Records provided –
* * * * *
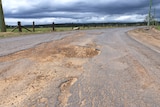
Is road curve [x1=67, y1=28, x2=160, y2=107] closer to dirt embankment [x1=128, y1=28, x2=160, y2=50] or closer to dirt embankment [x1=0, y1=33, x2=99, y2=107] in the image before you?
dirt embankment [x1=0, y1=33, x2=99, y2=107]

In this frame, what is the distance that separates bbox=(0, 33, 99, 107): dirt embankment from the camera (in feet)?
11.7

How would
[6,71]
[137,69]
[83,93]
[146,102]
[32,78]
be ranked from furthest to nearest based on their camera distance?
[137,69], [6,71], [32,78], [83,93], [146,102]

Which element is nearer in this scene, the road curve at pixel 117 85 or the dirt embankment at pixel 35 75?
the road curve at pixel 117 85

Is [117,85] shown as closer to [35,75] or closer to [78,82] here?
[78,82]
* * * * *
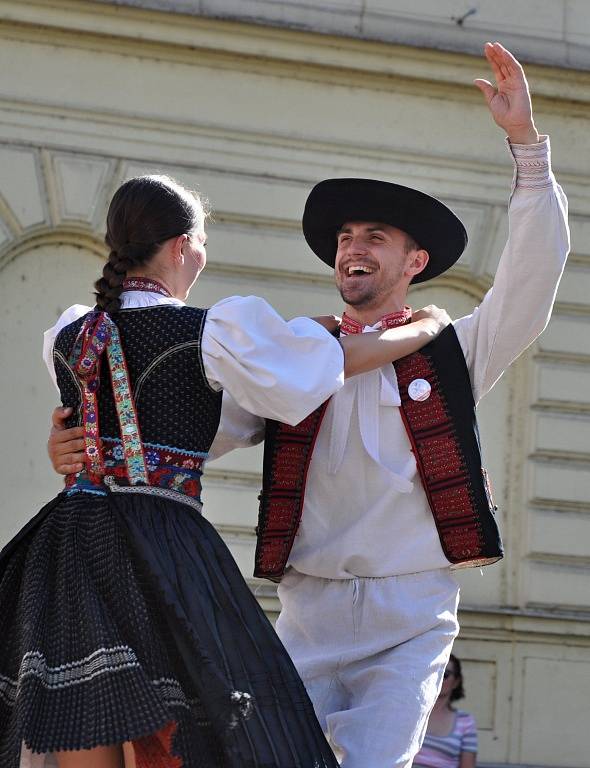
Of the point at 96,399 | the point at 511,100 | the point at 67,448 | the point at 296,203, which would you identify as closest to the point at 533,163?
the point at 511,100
* * * * *
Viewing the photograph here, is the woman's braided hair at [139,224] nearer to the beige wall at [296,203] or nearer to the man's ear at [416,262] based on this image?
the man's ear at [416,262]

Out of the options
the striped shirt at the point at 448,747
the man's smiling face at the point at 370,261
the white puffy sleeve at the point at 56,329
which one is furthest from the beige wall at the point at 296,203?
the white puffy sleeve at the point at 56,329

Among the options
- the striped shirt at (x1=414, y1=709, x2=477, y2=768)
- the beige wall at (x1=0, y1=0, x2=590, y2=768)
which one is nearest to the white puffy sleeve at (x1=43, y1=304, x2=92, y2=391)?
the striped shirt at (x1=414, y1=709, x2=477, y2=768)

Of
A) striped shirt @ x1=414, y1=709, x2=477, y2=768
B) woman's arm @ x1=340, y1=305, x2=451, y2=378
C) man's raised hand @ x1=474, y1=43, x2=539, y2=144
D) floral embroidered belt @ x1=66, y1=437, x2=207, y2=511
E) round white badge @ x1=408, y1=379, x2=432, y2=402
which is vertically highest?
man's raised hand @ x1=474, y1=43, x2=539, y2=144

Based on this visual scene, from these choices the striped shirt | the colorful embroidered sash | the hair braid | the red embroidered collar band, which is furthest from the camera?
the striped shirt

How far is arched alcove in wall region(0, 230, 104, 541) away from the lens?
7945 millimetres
* * * * *
Exercise task – Lay out everything in the listing from the line containing "Based on this visual" down to the line containing "7945 millimetres", both included, as a JSON list of strings with one string per line and no blank lines.

Response to this task –
[
  "Based on this visual scene, from these choices the striped shirt | the colorful embroidered sash | the hair braid | the red embroidered collar band, which is furthest from the camera?",
  "the striped shirt",
  "How far is arched alcove in wall region(0, 230, 104, 541) away from the lens?",
  "7945 millimetres"
]